EXERCISE REQUIREMENTS:
Identify every row below that contains the word "young", and copy each of those rows in full.

LISTED ENTRIES:
* START *

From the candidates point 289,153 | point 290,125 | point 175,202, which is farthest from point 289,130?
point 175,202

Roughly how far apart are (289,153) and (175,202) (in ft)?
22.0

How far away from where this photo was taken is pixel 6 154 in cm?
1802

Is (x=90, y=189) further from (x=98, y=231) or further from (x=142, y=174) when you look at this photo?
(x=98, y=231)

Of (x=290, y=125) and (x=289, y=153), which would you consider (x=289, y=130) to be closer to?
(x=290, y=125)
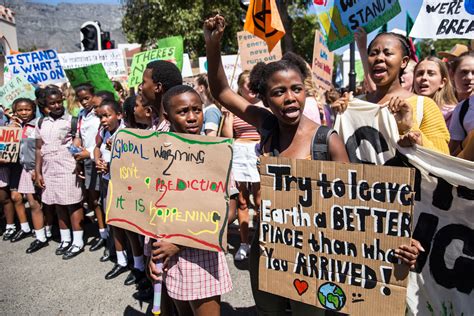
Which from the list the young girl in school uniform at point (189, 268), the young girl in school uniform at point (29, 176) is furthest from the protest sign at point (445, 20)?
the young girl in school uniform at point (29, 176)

* END *
* START *

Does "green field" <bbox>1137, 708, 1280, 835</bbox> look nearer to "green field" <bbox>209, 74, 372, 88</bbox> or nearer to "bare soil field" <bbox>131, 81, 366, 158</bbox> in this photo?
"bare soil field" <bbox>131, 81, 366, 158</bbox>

* END *

CORRECT ANSWER:
Which from the list the young girl in school uniform at point (189, 268), the young girl in school uniform at point (29, 176) is furthest from the protest sign at point (445, 20)?
the young girl in school uniform at point (29, 176)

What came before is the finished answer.